## COMPITO ASSEGNATO 1
Indica se ciascuna affermazione concorda con il testo sulla poesia di Nibali, rispondendo sì o no e citando le parole del testo che lo stabiliscono: (a) il dialetto siciliano è stato scelto anche per il titolo dell'intero libro; (b) il testo si propone di valutare l'imbarbarimento della civiltà; (c) la lingua siciliana viene descritta come una lingua corrotta.
## COMPITO ASSEGNATO 2
Secondo il testo sulla poesia di Nibali, di che cosa si affaccia l'ombra? Elencale tutte.
## COMPITO ASSEGNATO 3
Prosegui il testo sulla poesia di Nibali a partire dalla sua ultima frase.

## BLOCCO DI TESTO

Se è vero, insomma, che non si vuole qui valutare l’imbarbarimento della civiltà, il suo declinare verso un crepuscolo secondo una curva netta e definibile, è altrettanto vero che si affaccia l’ombra della tecnologizzazione, della digitalizzazione, della spettacolarizzazione fatua della nuova comunicazione di massa, eppure quel «serpaio di cavi» che c’è entrato dentro e sta quasi sotto la nostra pelle si mescola con una rappresentazione dell’uomo quasi primordiale, un uomo regredito, senza saperlo, a uno stadio primitivo e per certi versi bestiale.

Sarebbe da chiedersi ora quale sia il ruolo di quel dialetto siciliano, scelto non solo per l’ultima ed eponima sezione, ma anche per il titolo dell’intero libro, quella lingua ruvida e affilata che ci traghetta dichiaratamente dentro il buio e, al netto di improbabili questioni nostalgiche o campanilistiche, al netto della necessità di raccontare un universo che avrebbe senso, e luce, solo attraverso quell’idioma, non resta che interrogarci sulla visione stessa della poesia di Nibali e sul suo modo di concepire la scrittura, per provare a comprendere. Quella lingua infatti è al tempo stesso l’estensione di quel plurilinguismo che caratterizza la sua poesia e la sintesi, incarna la possibilità di una lingua alternativa, pura, non corrotta, ed è una lingua dell’anima, dell’interiorità che parla con un tono quasi oracolare, spingendo la poesia di Nibali oltre i confini castranti di quella palude.

## Alcune voci
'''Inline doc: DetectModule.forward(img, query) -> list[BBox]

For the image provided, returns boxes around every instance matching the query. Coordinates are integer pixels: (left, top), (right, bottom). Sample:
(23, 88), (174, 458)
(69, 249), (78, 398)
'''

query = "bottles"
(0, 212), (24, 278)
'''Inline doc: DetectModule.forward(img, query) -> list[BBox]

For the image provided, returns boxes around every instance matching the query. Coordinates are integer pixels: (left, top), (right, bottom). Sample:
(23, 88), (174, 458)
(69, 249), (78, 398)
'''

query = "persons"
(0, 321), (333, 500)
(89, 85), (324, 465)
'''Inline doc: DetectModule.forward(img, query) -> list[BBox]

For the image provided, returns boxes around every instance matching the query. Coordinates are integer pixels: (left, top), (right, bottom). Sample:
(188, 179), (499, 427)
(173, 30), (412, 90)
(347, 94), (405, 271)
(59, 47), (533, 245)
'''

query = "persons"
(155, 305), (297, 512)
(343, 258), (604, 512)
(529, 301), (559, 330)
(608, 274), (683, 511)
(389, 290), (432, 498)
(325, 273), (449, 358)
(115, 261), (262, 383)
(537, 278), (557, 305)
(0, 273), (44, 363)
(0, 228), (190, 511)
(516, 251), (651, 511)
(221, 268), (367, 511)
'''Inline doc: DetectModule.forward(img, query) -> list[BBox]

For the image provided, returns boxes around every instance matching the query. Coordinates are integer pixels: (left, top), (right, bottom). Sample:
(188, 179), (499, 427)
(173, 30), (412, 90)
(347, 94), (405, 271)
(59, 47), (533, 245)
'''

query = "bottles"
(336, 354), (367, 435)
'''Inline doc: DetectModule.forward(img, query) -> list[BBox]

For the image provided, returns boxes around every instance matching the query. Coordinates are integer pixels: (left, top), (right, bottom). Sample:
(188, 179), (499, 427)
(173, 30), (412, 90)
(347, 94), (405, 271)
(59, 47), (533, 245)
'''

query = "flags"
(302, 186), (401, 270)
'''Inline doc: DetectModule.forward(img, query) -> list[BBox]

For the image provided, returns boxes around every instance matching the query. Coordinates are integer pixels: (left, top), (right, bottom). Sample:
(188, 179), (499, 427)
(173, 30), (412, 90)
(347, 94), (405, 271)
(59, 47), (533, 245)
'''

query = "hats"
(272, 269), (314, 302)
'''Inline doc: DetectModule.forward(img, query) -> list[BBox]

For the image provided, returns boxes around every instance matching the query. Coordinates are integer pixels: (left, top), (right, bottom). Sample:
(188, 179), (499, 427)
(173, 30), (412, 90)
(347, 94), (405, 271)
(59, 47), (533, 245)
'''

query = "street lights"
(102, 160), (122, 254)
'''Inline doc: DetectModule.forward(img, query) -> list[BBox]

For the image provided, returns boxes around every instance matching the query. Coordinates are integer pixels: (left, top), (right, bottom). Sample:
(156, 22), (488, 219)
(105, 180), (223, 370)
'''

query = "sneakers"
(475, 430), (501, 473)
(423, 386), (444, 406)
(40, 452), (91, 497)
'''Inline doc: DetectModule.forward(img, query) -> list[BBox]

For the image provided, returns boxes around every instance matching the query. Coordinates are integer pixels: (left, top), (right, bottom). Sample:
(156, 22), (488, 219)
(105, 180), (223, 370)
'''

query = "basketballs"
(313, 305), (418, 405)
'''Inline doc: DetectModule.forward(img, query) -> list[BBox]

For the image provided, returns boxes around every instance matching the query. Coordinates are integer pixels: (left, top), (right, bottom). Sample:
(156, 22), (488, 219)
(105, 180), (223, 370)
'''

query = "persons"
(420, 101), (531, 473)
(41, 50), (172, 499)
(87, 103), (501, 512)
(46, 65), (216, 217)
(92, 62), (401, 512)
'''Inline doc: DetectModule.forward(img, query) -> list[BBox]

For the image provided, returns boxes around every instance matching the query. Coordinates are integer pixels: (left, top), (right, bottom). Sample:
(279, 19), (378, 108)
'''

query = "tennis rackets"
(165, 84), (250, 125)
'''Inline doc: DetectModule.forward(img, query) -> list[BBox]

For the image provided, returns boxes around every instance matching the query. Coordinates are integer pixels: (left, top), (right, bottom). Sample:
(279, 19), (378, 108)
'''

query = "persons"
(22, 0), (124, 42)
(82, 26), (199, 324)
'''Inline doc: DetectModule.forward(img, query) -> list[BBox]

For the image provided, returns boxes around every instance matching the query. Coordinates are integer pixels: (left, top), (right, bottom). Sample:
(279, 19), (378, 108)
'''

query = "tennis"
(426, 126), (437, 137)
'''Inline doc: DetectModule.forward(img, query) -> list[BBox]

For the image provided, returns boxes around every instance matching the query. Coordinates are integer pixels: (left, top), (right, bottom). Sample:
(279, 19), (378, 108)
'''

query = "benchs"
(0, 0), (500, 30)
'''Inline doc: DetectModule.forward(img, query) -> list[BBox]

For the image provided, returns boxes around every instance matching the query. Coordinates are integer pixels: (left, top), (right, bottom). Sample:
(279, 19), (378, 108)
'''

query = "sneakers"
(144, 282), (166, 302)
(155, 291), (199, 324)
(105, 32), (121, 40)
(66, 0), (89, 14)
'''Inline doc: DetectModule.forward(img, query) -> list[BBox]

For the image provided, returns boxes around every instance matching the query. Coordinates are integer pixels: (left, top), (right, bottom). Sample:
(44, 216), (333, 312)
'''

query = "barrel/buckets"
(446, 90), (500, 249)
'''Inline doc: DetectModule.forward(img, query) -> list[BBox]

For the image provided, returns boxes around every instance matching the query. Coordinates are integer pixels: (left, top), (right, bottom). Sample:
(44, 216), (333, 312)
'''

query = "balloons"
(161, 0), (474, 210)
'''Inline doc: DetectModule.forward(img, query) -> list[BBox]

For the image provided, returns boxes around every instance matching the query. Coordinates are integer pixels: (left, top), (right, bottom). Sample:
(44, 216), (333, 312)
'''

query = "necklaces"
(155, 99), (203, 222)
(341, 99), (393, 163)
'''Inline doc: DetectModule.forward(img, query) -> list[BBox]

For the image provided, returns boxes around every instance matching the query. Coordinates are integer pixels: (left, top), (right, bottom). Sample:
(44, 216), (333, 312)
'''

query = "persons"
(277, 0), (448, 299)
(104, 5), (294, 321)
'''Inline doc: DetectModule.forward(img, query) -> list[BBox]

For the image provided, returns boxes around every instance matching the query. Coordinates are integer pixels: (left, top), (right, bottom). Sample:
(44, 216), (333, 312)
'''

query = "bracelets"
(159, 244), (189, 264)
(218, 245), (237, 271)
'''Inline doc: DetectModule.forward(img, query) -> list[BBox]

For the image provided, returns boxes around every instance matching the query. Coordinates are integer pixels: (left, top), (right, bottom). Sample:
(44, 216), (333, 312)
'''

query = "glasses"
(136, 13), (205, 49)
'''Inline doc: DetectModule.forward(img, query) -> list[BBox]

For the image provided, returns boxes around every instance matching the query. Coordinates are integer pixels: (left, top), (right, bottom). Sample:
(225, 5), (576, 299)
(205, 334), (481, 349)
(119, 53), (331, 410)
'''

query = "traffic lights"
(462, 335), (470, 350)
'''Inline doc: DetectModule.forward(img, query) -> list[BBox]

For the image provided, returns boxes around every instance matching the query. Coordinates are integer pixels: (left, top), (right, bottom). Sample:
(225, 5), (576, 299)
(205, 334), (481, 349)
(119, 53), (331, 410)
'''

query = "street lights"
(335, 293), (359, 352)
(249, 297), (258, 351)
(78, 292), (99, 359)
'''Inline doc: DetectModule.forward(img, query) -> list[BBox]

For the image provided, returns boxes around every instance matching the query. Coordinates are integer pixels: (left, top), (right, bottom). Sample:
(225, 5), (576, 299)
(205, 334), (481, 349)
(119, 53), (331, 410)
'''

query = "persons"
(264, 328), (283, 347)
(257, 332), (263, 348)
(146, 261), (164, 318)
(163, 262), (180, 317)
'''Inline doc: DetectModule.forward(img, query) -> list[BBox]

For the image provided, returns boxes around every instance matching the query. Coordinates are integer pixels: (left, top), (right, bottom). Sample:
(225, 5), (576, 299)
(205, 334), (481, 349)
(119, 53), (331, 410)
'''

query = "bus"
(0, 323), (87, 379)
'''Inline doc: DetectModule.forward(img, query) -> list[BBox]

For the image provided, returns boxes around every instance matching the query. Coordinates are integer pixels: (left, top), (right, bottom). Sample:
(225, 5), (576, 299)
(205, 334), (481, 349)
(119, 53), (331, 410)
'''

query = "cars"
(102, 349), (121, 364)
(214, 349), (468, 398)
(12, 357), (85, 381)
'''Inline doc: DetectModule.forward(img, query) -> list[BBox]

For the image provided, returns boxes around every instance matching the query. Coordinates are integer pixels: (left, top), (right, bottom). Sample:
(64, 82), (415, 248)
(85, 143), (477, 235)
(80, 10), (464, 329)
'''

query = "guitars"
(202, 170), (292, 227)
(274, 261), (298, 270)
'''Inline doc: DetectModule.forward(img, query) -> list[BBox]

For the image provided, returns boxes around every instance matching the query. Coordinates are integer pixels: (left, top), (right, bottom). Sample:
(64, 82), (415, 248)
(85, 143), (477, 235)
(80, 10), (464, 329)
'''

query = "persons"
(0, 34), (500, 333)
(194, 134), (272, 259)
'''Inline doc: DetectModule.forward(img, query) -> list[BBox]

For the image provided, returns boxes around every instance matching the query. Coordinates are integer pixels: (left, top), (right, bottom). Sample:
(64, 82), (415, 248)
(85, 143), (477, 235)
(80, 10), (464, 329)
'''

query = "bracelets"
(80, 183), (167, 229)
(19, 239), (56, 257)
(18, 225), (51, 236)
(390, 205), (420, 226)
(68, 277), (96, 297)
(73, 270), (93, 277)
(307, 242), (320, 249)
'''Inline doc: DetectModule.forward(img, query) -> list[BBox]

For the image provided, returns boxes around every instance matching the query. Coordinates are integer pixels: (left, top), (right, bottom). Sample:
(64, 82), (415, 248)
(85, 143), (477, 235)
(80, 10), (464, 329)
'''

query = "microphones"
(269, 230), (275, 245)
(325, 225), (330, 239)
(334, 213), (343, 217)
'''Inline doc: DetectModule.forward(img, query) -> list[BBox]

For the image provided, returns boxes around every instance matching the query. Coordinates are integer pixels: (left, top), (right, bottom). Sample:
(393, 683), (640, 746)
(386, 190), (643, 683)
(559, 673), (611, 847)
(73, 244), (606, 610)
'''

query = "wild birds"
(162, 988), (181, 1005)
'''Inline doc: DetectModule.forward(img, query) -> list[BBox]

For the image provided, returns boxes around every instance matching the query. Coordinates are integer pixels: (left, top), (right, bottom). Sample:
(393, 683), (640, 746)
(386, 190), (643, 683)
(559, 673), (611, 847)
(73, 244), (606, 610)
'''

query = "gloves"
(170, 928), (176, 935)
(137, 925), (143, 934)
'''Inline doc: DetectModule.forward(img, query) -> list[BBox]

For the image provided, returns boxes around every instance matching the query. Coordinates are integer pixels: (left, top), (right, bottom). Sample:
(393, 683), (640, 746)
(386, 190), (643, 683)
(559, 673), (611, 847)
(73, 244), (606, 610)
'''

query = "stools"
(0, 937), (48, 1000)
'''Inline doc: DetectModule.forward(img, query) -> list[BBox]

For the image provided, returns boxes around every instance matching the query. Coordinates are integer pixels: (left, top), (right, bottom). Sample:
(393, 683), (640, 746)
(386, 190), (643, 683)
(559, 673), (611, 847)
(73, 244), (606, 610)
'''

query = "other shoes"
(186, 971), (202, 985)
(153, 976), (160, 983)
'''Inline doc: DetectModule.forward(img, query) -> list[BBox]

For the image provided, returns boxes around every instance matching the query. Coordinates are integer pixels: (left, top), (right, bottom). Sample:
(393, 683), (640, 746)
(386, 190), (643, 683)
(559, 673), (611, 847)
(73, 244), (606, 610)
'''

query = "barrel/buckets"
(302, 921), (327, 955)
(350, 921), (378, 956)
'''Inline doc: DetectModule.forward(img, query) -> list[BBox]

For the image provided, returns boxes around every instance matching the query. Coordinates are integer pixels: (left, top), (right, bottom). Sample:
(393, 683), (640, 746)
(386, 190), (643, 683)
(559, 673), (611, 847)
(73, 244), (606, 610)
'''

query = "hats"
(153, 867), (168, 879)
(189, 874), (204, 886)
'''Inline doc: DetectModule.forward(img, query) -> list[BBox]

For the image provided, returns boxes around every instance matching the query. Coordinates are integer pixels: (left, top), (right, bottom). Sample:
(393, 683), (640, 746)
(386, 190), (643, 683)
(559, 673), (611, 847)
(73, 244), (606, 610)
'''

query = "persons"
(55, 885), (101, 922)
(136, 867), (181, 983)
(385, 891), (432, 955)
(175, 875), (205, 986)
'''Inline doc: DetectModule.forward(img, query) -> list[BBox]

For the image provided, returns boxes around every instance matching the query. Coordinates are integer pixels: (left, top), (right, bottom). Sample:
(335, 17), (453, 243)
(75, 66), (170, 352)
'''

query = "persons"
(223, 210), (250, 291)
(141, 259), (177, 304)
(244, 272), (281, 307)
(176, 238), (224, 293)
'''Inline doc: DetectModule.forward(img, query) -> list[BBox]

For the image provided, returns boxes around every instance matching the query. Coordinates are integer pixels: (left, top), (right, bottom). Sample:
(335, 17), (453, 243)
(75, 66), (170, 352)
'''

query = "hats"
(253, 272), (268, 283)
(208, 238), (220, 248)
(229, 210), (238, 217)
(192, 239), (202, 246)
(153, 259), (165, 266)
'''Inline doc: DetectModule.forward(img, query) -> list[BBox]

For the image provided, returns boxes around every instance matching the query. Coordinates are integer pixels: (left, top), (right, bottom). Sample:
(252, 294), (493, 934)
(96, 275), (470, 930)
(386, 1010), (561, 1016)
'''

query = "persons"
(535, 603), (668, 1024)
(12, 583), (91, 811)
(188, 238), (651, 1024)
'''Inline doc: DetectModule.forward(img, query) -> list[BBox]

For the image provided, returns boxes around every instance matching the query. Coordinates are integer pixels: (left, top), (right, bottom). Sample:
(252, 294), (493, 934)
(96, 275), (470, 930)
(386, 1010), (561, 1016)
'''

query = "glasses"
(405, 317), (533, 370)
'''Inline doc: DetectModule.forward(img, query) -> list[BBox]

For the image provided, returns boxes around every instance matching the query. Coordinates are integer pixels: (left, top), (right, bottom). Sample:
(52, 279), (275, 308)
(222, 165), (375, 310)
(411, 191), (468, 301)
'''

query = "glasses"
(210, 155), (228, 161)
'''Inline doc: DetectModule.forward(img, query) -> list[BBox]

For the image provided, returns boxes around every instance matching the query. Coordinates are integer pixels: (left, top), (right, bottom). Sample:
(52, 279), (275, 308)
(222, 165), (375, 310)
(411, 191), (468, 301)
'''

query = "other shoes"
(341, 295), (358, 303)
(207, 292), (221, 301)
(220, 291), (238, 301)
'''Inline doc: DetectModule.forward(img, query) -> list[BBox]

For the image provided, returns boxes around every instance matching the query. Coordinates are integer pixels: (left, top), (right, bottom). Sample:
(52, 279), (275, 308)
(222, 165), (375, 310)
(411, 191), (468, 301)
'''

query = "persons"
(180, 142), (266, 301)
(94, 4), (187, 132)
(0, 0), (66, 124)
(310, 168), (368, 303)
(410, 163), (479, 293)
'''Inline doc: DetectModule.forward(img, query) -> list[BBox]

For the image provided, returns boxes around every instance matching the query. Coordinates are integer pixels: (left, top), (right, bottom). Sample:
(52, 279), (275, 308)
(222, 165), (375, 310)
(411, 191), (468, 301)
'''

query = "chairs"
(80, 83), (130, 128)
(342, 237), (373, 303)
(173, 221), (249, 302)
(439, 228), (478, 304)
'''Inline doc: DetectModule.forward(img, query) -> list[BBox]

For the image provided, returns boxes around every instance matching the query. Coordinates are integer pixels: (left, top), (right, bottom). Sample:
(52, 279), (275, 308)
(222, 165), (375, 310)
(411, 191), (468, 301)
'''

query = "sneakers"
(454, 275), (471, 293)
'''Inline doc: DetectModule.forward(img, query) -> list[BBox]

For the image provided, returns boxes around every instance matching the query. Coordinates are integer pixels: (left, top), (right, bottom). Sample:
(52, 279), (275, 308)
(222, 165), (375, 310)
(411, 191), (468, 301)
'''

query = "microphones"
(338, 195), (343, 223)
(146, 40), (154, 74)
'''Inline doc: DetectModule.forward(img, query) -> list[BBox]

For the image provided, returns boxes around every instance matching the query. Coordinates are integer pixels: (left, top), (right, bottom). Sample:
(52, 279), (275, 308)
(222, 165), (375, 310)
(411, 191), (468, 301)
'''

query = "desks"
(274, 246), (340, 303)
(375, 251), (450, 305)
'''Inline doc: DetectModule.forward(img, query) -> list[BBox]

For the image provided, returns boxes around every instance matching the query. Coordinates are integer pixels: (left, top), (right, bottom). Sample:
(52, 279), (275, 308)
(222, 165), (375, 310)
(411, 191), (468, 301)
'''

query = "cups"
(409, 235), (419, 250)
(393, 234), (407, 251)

## RISULTATO FINALE 1
(a) Sì: «scelto non solo per l’ultima ed eponima sezione, ma anche per il titolo dell’intero libro».
(b) No: «non si vuole qui valutare l’imbarbarimento della civiltà».
(c) No: «una lingua alternativa, pura, non corrotta».

## RISULTATO FINALE 2
- la tecnologizzazione
- la digitalizzazione
- la spettacolarizzazione fatua della nuova comunicazione di massa

## RISULTATO FINALE 3
Giuseppe Nibali è nato a Catania nel 1991. Si è laureato in Lettere Moderne e in Italianistica a Bologna dove è stato membro del Consiglio Direttivo Centro di Poesia Contemporanea dell’Università. Giornalista Pubblicista, è direttore responsabile di Poesia del nostro tempo e curatore del progetto Ultima. Collabora con Le Parole e le cose, La Balena bianca e con il magazine Treccani. Ha pubblicato i libri di poesia: Come dio su tre croci (Edizioni AE, 2013), e Scurau (Arcipelago Itaca, 2021). Per Italo Svevo Edizioni è appena uscito il suo romanzo d'esordio, Animale.